**QUELLENAUSZUG:**
==*==

In ihrem 2022 erschienenen Buch “Wie wir die Welt sehen” untersucht sie, wie negative Nachrichten unser Denken beeinflussen und wie wir uns davon befreien können. Sie plädiert für einen konstruktiven Journalismus, der nicht nur Probleme aufzeigt, sondern auch Lösungsansätze bietet.
Gemeinsam mit ihrem Partner Niklas Schenck produzierte sie den Dokumentarfilm “True Warriors”, der die Geschichte afghanischer Künstler erzählt, die nach einem Anschlag auf ihr Theaterstück mit den Folgen von Gewalt und Trauma umgehen müssen. Zudem veröffentlichten sie 2020 den Film “Wir sind jetzt hier”, der die Geschichten von sieben jungen Männern nach ihrer Flucht nach Deutschland beleuchtet.

==*==

**DIE AUFGABEN:**
1. Von wie vielen jungen Männern erzählt der Film „Wir sind jetzt hier“ laut dem Quellenauszug über Buch und Dokumentarfilme?
2. Führe den Quellenauszug über Buch und Dokumentarfilme nach seinem letzten Satz fort.
Das anschließende Material stammt aus einer anderen Quelle.

**DATENAUSZUG:**

==*==

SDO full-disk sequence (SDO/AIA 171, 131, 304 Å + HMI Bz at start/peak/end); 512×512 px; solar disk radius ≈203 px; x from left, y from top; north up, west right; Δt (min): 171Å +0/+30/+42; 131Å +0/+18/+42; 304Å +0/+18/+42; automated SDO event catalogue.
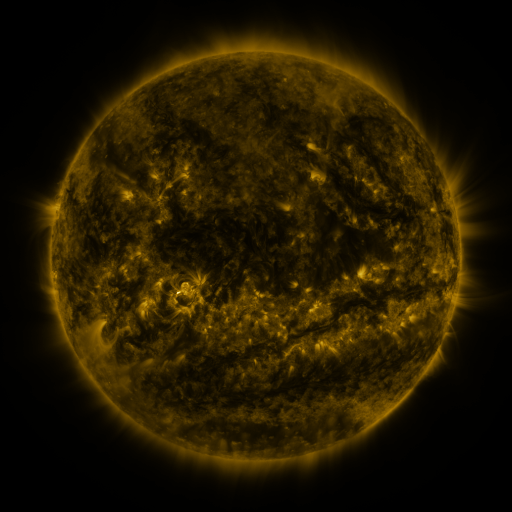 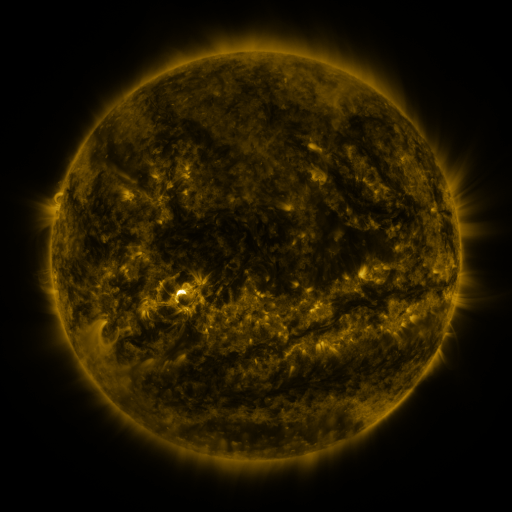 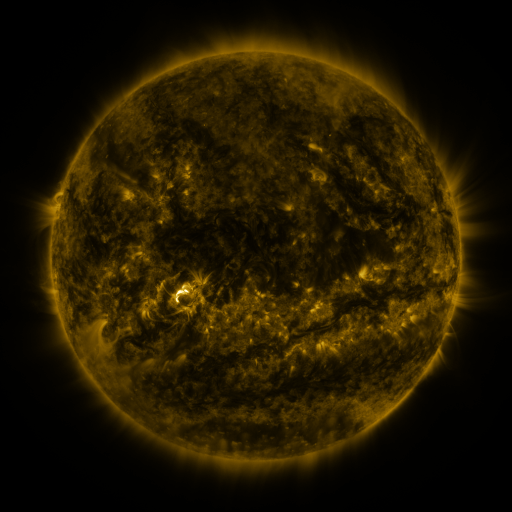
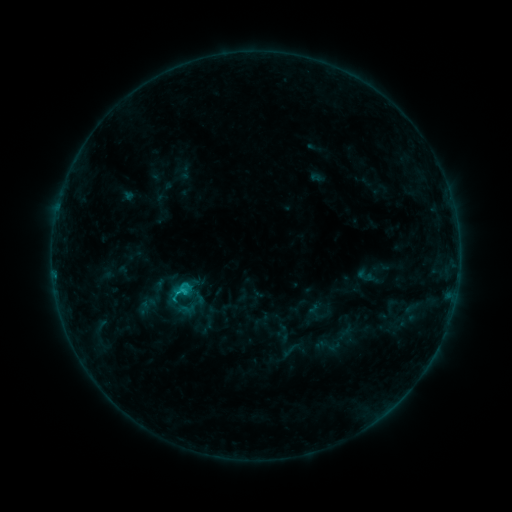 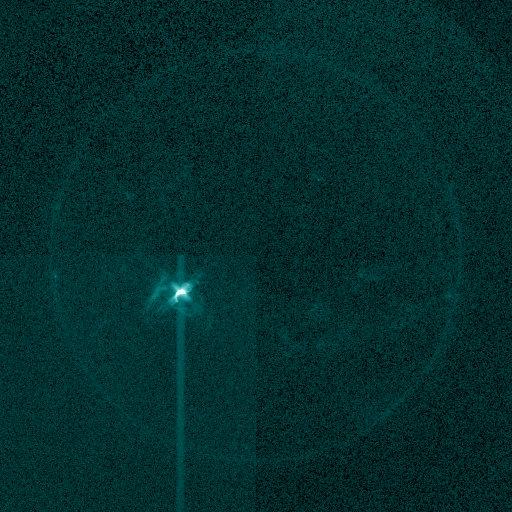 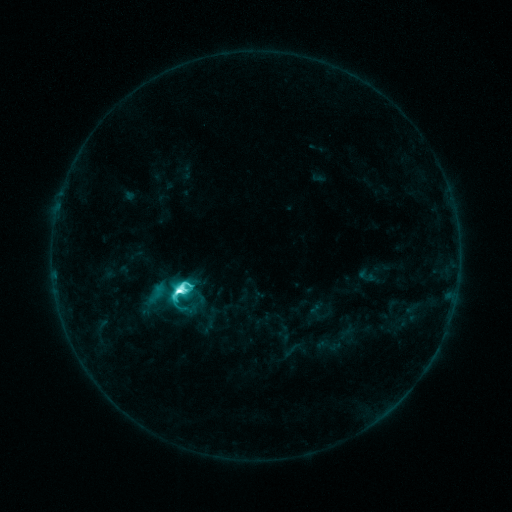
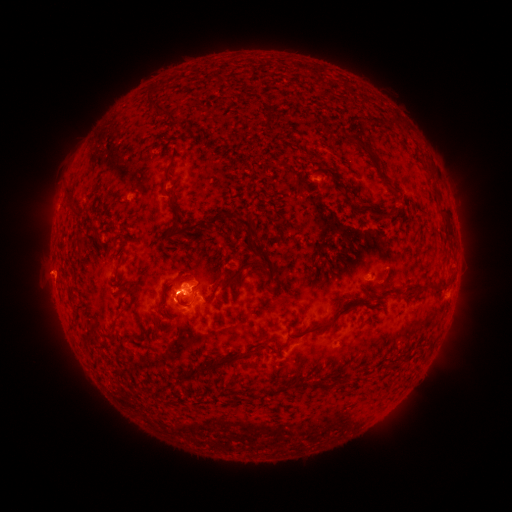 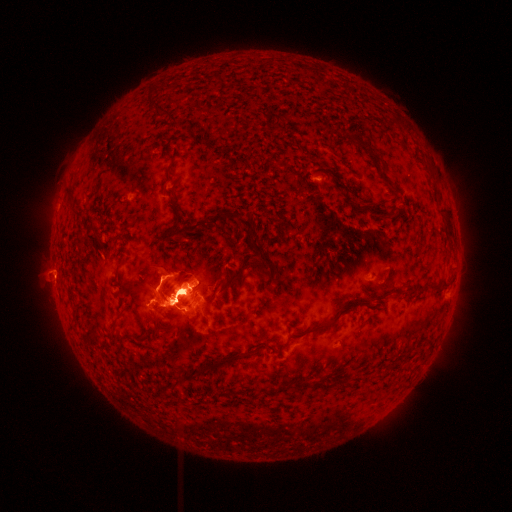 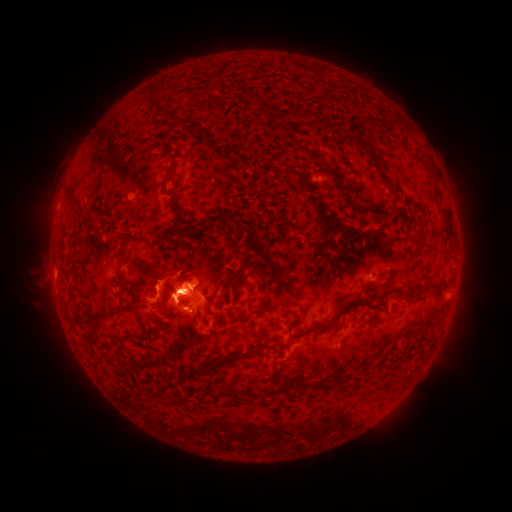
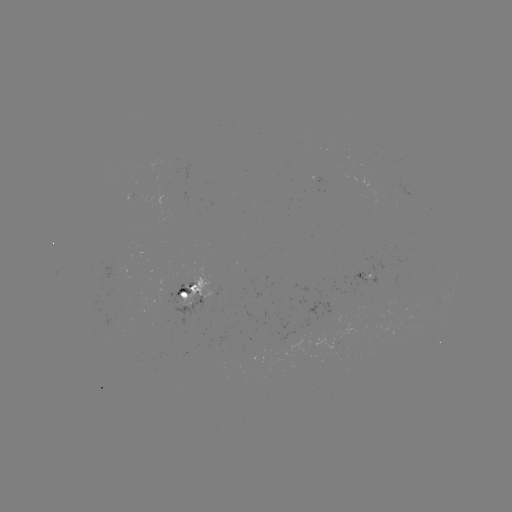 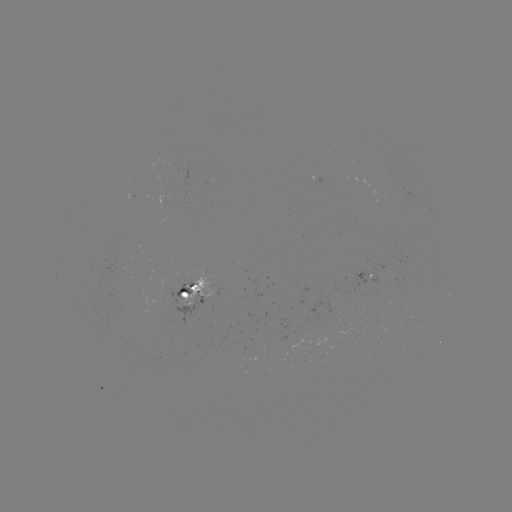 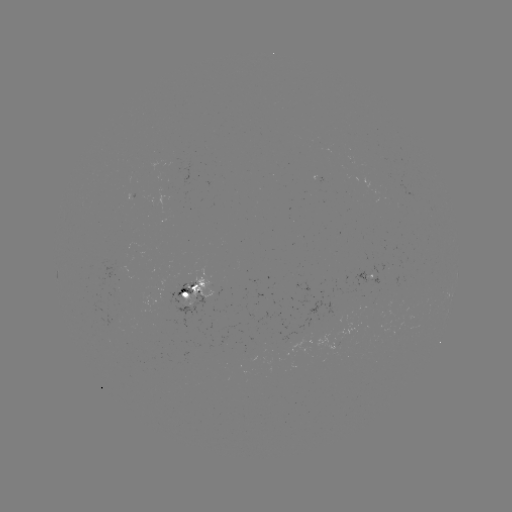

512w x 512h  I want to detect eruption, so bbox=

==*==

**ENDERGEBNISSE:**
1. Von sieben jungen Männern.

2.
Ronja von Wurmb-Seibel setzt sich dafür ein, dass Medienkonsum nicht zu Ohnmacht führt, sondern Menschen ermutigt, aktiv zu werden und positive Veränderungen anzustoßen. Sie lebt derzeit im bayerischen Dünzelbach, wo sie gemeinsam mit ihrem Partner ein Gästehaus für Künstler:innen betreibt.